(WHAT YOU HAVE TO DO):
Your answer must be an exact copy of the records, with no pictures included.
++++
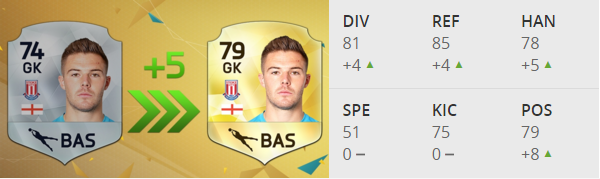 Player Upgrades - Butland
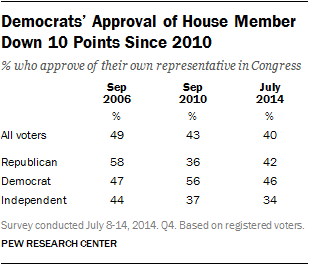 Democrats' Approval of House Member Down 10 Points Since 2010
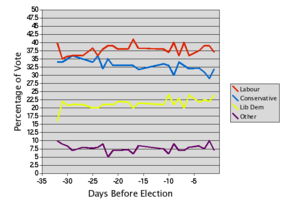 Pre–election day events of the United Kingdom general election, 2005 - Graph showing the averaged results of polls leading up to the election
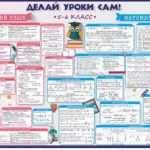 Полезные плакаты «Делай уроки сам!»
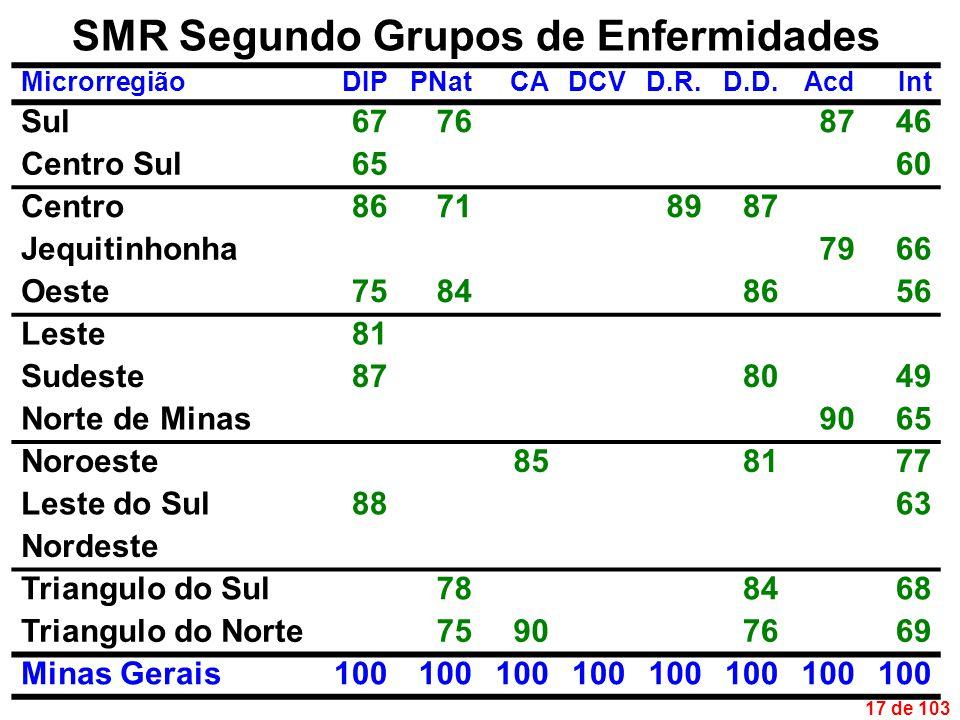 17 de 103 SMR Segundo Grupos de Enfermidades MicrorregiãoDIPPNatCADCVD.R.D.D.AcdInt Sul67768746 Centro Sul6560 Centro86718987 Jequitinhonha7966 Oeste75848656 Leste81 Sudeste878049 Norte de Minas9065 Noroeste858177 Leste do Sul8863 Nordeste Triangulo do Sul788468 Triangulo do Norte75907669 Minas Gerais100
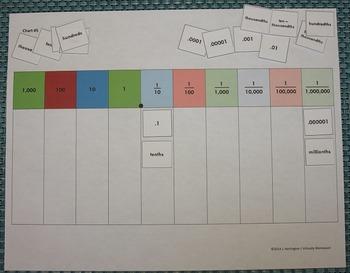 "Decimal Place Value Mat / Chart  - 8.5 x 11"""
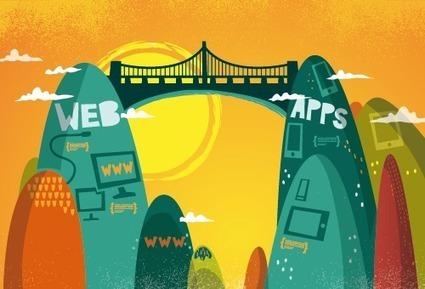 Le cross-plateforme, futur de l'industrie des médias ? | Communiquons ! | Scoop.it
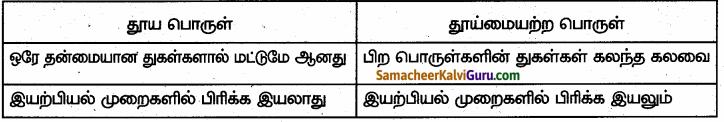 Samacheer Kalvi 6th Science Guide Term 1 Chapter 3 நம்மைச் சுற்றியுள்ள பருப்பொருட்கள் 60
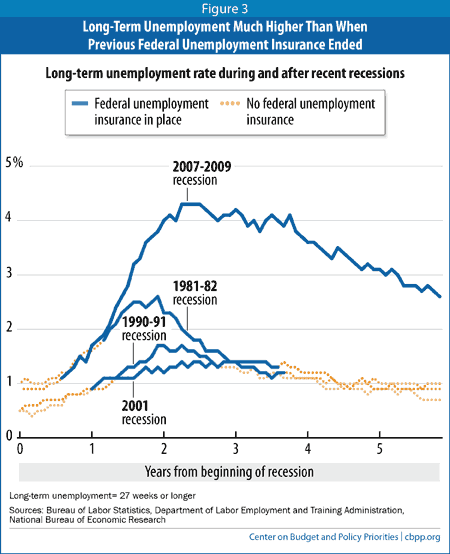 Congress Should Renew Emergency Unemployment Compensation Before The End Of  The Year | Center On Budget And Policy Priorities
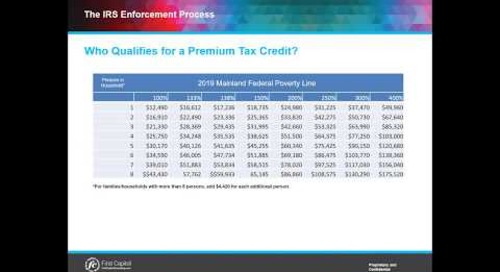 Who qualifies for a Premium Tax Credit?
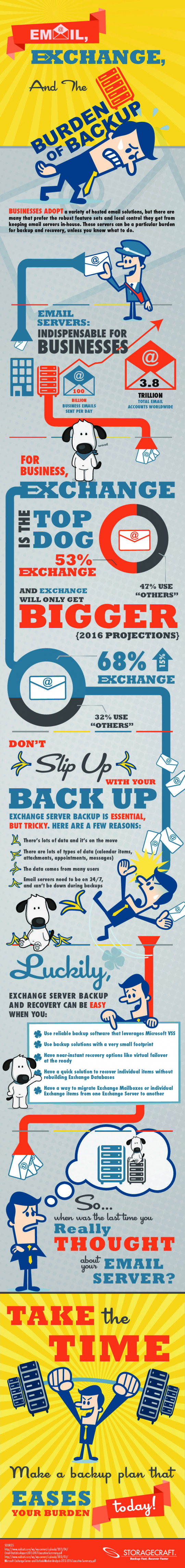 Email, Exchange, and the Burden of Backup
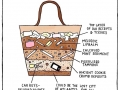 Archaeology of a purse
++++
(TASK RESULT):
 Player Upgrades - Butland
 Democrats' Approval of House Member Down 10 Points Since 2010
 Pre–election day events of the United Kingdom general election, 2005 - Graph showing the averaged results of polls leading up to the election
 Полезные плакаты «Делай уроки сам!»
 17 de 103 SMR Segundo Grupos de Enfermidades MicrorregiãoDIPPNatCADCVD.R.D.D.AcdInt Sul67768746 Centro Sul6560 Centro86718987 Jequitinhonha7966 Oeste75848656 Leste81 Sudeste878049 Norte de Minas9065 Noroeste858177 Leste do Sul8863 Nordeste Triangulo do Sul788468 Triangulo do Norte75907669 Minas Gerais100
 "Decimal Place Value Mat / Chart  - 8.5 x 11"""
 Le cross-plateforme, futur de l'industrie des médias ? | Communiquons ! | Scoop.it
 Samacheer Kalvi 6th Science Guide Term 1 Chapter 3 நம்மைச் சுற்றியுள்ள பருப்பொருட்கள் 60
 Congress Should Renew Emergency Unemployment Compensation Before The End Of  The Year | Center On Budget And Policy Priorities
 Who qualifies for a Premium Tax Credit?
 Email, Exchange, and the Burden of Backup
 Archaeology of a purse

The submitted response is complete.